役職定年を含む降格や、望まない人事異動、あるいは納得できない人事考課など、ある日突然、「自分はこれだけやってきたのに、なぜ会社は評価してくれないのか?」という事態が起こる。何度かのみ込もうとしても、どうしても自己評価とのズレが解消しなかった瞬間、静かな怒りが会社を去る決断に火をつけるというケースです。会社と自分の評価のズレは20代の頃から何度も経験し、そのたびにのみ込んで収めてきたはずなのですが、心の沸点を超えた瞬間に収めきれなくなり、アクションが始まります。

会社側から見ると、個人のパフォーマンス評価以外に、若手の登用による活性化や幹部人材の選別、適正な人材代謝など、組織強化のための複合的な判断をしなければいけないという事情もあるので、この評価ギャップは収めようがなく、強い慰留もないままに退職が決定的になっていきます。

2.環境変化型 ~倒産・業績悪化、M&A、経営者の交代

「20年やってきて骨をうずめるつもりで働いていた会社ですが、顧客志向の変化とカジュアル化、低価格化の流れで、会社の業績悪化が止まらず、希望退職制度があるうちにと思い、やむなく退職を決めました」(42歳・百貨店・東京)

「外資系企業の傘下に入ったことで経営方針が一転し、私個人としてはこれまでの顧客に心苦しい対応を迫られることが増えた。合理的な経営は理解できるが自分にはどうしても合わないので、これまでの競合も含めて行き先を探しています」(44歳・建築設計・施工会社・大阪)

景況感がいいといわれている昨今の環境下でも、業種や企業によっては、静かな地殻変動が続いており、会社を取り巻く環境が変わって転職を考えることになる人は意外に多いのが実態です。インタビューの最初は「人間関係に少し悩んでいて……」という人の本音を探っていくと、このパターンだったということもよくあります。全体の中で42.3%の方々がこの退職理由に該当しています。

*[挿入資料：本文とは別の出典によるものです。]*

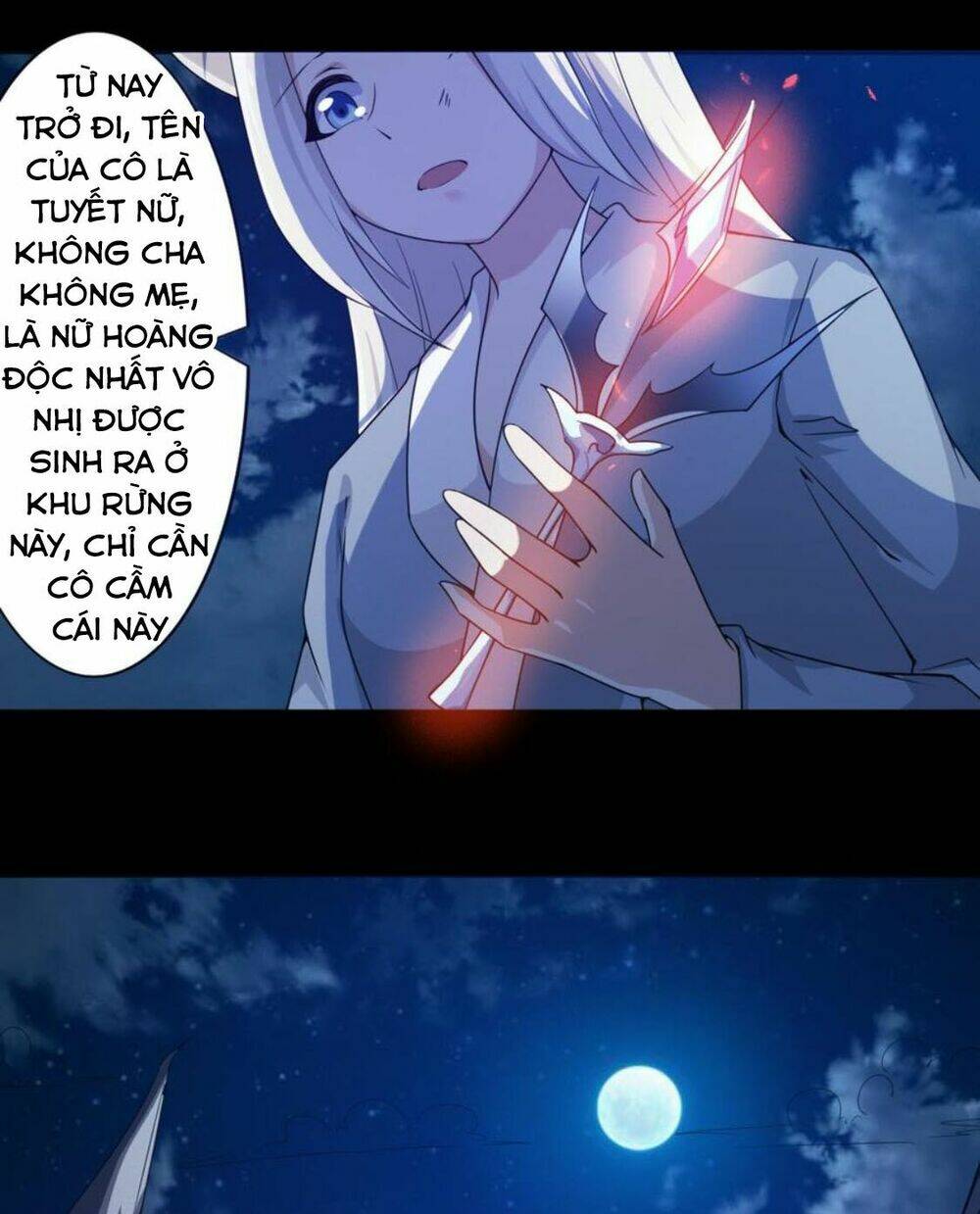 Tu Chân Giả Tại Dị Thế: Chapter 234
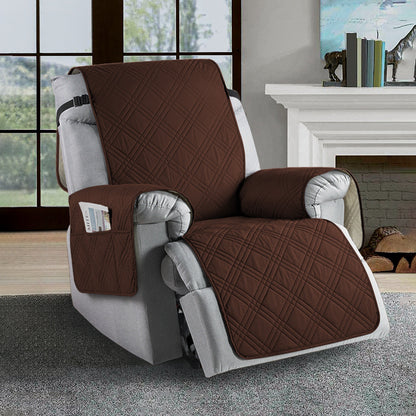 Waterproof Recliner Slipcover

倒産や業績悪化、M&A(合併・買収)などは、課長クラスとはいえ、ー従業員としてはどうしようもない不可避の事態であり、それがゆえに「今回初めて転職する」というビギナー比率も高くなります。早期退職制度で退職金積み増しなどがあり、転職先を決めずに会社を辞めてしまう方も多いのですが、40代の転職活動は長期化することも多く、結果として離職期間が長引き、さらに転職活動が不利になることも多いので、できれば、在職中に行き先を見つけておくことをおすすめしています。

3.プライベート型 ~親の介護、疾病・メンタル

「父親が倒れて入院したのをきっかけに母親が認知症に。地元に兄弟もおらず、長男である自分が会社を辞めて故郷の実家で世話をすることになった」(47歳・金融コンサルタント・東京)

「課長になったころから次の出世レースに勝ち残るために、会社からのプレッシャーを背負い込んで頑張りすぎました。結果的に心身ともに疲れ果てて、うつ病になり休職することに。会社は休職扱いとしてくれましたが、さすがに申し訳なく、昨年自主退職しました」(40歳・求人系広告代理店・愛知)

40代・課長職で退職する方の14.6%が、このプライベート型に相当する理由です。社内での評価も、人間関係も、業績的にも順調に見えて、ある日突然、自分や家族を襲う「病」という壁。人間であるがゆえに避けられないことですが、ご本人としては非常に不本意で、不完全燃焼感も高い辞め方といえると思います。